What the task asks ::
Copy out only the span from the line with "What is the shortest" to the end of the data, both ends kept, word for word.
-- Start Task inputs --
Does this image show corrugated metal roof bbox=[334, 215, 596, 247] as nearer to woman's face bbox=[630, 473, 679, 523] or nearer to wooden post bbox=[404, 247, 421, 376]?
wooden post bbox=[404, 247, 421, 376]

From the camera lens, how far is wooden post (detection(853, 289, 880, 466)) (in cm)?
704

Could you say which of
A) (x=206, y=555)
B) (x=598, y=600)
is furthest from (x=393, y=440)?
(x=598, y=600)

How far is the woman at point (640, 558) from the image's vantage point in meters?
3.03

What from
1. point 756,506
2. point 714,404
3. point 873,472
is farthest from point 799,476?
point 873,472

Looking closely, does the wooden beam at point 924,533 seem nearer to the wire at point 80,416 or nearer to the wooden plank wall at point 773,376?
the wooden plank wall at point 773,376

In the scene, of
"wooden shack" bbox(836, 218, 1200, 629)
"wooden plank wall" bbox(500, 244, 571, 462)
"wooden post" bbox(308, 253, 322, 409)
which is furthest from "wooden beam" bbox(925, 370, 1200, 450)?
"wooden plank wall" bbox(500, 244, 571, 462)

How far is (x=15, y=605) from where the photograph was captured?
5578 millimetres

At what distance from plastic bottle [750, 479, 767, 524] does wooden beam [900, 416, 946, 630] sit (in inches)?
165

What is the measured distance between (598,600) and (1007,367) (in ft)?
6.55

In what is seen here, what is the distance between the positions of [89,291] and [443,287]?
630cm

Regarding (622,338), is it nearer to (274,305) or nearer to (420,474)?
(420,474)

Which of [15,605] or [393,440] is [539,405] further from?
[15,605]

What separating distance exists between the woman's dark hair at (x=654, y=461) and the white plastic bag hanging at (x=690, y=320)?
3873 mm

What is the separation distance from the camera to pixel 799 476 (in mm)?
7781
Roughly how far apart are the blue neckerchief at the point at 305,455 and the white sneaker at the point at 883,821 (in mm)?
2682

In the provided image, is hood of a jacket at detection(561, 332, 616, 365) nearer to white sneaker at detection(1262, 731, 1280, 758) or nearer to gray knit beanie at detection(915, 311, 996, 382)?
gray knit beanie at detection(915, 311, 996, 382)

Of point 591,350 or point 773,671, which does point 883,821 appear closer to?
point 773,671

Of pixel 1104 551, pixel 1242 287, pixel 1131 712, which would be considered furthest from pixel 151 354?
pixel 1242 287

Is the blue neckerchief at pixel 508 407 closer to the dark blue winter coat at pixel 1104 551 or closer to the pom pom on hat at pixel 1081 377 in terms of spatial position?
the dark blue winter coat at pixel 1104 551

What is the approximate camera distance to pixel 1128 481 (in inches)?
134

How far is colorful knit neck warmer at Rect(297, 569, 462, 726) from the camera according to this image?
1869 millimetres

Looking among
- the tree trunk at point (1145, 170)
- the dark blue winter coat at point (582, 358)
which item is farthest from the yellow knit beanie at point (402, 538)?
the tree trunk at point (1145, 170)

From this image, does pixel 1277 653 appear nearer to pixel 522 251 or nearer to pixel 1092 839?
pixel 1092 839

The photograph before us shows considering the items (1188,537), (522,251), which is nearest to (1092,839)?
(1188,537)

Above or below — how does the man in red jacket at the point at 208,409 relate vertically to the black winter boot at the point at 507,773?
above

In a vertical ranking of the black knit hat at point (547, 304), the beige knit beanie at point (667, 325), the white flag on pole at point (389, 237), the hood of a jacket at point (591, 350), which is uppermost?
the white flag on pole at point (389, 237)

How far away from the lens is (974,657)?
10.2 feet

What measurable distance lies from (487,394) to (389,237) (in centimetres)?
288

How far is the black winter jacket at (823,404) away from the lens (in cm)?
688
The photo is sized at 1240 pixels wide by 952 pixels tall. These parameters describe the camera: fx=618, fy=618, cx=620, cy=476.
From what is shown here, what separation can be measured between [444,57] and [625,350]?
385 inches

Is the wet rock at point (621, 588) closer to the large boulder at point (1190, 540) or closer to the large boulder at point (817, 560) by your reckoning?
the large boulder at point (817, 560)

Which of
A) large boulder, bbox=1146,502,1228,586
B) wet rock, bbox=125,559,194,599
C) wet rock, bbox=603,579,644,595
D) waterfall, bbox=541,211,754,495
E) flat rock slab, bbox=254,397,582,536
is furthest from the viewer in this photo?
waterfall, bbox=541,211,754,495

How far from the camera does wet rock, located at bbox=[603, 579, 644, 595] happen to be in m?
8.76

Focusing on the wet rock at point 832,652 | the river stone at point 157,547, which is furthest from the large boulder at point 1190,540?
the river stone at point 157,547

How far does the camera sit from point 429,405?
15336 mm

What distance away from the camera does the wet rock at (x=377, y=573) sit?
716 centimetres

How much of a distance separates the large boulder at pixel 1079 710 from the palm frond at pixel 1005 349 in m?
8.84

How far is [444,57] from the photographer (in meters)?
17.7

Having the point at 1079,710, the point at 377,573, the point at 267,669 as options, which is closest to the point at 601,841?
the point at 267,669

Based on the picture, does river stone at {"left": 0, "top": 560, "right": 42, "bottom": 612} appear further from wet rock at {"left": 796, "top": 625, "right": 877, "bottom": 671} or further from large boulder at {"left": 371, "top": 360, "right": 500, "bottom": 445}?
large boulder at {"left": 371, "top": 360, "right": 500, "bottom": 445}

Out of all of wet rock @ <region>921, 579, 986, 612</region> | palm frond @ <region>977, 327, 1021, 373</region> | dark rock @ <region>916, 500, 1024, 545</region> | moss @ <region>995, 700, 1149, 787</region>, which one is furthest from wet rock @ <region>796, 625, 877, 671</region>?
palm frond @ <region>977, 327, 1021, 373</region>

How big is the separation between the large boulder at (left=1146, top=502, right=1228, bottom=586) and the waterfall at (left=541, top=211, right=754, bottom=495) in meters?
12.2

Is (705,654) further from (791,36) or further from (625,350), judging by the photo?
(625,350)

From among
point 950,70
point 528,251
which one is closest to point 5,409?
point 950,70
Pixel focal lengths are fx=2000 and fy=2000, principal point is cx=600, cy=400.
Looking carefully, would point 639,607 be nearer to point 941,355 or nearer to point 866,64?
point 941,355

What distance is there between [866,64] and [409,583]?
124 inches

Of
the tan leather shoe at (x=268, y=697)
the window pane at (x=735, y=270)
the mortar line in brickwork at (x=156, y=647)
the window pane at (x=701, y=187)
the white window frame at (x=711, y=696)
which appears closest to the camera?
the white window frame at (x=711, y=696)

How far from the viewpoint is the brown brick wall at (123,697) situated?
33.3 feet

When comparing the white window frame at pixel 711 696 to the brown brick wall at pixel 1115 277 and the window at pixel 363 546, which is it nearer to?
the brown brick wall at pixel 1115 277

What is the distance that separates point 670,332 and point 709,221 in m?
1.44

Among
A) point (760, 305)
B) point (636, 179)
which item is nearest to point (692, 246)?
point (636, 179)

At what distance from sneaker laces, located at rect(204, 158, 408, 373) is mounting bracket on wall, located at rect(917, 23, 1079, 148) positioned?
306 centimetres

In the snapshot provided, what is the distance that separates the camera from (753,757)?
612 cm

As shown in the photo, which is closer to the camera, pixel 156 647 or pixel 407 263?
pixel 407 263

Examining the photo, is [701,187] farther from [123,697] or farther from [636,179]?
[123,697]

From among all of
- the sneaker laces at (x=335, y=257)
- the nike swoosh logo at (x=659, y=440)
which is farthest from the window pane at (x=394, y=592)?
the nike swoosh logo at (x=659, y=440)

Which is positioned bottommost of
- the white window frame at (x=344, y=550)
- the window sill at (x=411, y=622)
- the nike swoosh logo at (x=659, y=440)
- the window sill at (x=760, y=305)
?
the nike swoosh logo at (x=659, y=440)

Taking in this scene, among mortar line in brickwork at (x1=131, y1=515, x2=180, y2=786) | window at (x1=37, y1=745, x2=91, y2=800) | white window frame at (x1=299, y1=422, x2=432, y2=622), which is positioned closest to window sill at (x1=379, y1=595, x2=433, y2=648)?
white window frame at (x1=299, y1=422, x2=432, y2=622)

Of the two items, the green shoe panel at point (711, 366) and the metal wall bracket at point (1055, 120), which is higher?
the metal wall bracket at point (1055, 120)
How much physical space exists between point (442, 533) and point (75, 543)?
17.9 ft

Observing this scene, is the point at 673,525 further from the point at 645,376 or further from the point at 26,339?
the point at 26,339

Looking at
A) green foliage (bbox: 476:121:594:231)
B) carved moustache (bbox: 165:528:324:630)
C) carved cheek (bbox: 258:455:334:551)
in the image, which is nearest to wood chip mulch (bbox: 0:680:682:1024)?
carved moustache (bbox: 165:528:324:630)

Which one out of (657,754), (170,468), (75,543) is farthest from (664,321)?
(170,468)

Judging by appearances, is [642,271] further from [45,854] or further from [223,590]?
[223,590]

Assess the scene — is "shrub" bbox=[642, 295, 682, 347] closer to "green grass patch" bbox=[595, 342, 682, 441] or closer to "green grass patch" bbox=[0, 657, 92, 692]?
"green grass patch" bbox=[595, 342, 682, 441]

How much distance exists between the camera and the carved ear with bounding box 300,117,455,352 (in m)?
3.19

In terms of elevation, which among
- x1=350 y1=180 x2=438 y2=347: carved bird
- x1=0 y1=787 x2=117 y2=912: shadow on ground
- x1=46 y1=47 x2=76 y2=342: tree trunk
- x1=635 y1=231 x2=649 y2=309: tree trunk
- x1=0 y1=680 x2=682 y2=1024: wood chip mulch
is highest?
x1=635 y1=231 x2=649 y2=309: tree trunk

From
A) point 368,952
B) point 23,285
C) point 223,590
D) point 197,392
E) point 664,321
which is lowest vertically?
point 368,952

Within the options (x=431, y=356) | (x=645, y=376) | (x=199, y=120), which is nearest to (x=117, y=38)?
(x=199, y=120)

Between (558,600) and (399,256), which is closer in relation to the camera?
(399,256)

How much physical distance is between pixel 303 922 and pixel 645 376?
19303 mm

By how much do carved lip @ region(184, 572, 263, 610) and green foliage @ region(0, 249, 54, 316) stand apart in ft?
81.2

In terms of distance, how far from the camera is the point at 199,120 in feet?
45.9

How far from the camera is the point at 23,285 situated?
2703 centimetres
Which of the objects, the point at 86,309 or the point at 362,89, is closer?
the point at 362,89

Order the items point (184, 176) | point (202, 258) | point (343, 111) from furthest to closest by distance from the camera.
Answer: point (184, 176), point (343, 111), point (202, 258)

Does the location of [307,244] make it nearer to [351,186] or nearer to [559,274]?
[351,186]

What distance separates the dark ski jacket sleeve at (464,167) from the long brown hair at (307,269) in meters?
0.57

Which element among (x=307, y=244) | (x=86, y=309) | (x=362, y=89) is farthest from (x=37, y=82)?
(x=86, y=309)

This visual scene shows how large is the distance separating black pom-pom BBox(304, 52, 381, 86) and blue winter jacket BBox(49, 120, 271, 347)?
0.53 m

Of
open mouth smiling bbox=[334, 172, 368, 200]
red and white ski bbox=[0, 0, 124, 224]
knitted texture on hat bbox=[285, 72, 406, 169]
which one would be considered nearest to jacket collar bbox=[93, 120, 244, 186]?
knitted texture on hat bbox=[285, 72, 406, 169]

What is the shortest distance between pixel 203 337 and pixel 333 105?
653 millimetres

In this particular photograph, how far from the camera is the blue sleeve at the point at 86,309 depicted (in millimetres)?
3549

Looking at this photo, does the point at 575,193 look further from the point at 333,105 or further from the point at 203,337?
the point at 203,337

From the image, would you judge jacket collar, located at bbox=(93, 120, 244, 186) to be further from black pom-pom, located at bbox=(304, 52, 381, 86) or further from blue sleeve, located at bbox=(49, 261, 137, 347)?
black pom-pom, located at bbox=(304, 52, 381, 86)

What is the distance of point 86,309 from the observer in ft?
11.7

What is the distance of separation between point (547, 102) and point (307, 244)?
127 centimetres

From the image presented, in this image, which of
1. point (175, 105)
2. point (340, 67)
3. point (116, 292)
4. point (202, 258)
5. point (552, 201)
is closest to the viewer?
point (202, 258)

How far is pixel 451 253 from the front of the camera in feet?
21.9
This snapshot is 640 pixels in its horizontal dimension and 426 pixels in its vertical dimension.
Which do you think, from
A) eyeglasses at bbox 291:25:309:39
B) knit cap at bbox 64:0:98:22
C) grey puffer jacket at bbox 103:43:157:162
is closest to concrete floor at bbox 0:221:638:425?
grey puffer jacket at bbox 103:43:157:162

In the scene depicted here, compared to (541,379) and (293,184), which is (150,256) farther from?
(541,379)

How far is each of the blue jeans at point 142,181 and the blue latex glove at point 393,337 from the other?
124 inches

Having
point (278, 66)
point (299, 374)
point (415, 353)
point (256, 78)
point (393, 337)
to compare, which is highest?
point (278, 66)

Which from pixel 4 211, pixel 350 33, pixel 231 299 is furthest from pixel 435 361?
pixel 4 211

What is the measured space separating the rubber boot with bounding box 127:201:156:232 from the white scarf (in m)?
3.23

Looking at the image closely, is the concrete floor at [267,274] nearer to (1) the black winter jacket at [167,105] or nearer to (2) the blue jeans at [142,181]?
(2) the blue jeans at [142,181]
-- End Task inputs --
Solution for this problem ::
What is the shortest distance between pixel 203 337 and pixel 333 105?
653 millimetres

In this particular photograph, how far from the camera is the blue sleeve at the point at 86,309 depicted (in millimetres)?
3549

Looking at this photo, does the point at 575,193 look further from the point at 333,105 or further from the point at 203,337?
the point at 203,337

From the image, would you judge jacket collar, located at bbox=(93, 120, 244, 186) to be further from black pom-pom, located at bbox=(304, 52, 381, 86) or further from blue sleeve, located at bbox=(49, 261, 137, 347)?
black pom-pom, located at bbox=(304, 52, 381, 86)

What is the distance of point 86,309 from the observer in ft?
11.7

What is the distance of separation between point (547, 102) and point (307, 244)?
127 centimetres

From the image presented, in this image, which of
1. point (175, 105)
2. point (340, 67)
3. point (116, 292)
4. point (202, 258)
5. point (552, 201)
is closest to the viewer?
point (202, 258)

How far is pixel 451 253 from the front of the camera in feet?
21.9
This snapshot is 640 pixels in its horizontal dimension and 426 pixels in its vertical dimension.
Which do you think, from
A) eyeglasses at bbox 291:25:309:39
B) knit cap at bbox 64:0:98:22
C) grey puffer jacket at bbox 103:43:157:162
is closest to concrete floor at bbox 0:221:638:425?
grey puffer jacket at bbox 103:43:157:162

In the scene depicted here, compared to (541,379) and (293,184), which is (150,256) farther from?
(541,379)

How far is each of the blue jeans at point 142,181 and the blue latex glove at point 393,337 from the other?
124 inches

Having
point (278, 66)
point (299, 374)
point (415, 353)
point (256, 78)
point (393, 337)
to compare, which is highest?
point (278, 66)

Which from pixel 4 211, pixel 350 33, pixel 231 299 is furthest from pixel 435 361?
pixel 4 211

What is the measured space separating the rubber boot with bounding box 127:201:156:232 from the white scarf (in m)?
3.23

Looking at the image closely, is the concrete floor at [267,274] nearer to (1) the black winter jacket at [167,105] or nearer to (2) the blue jeans at [142,181]?
(2) the blue jeans at [142,181]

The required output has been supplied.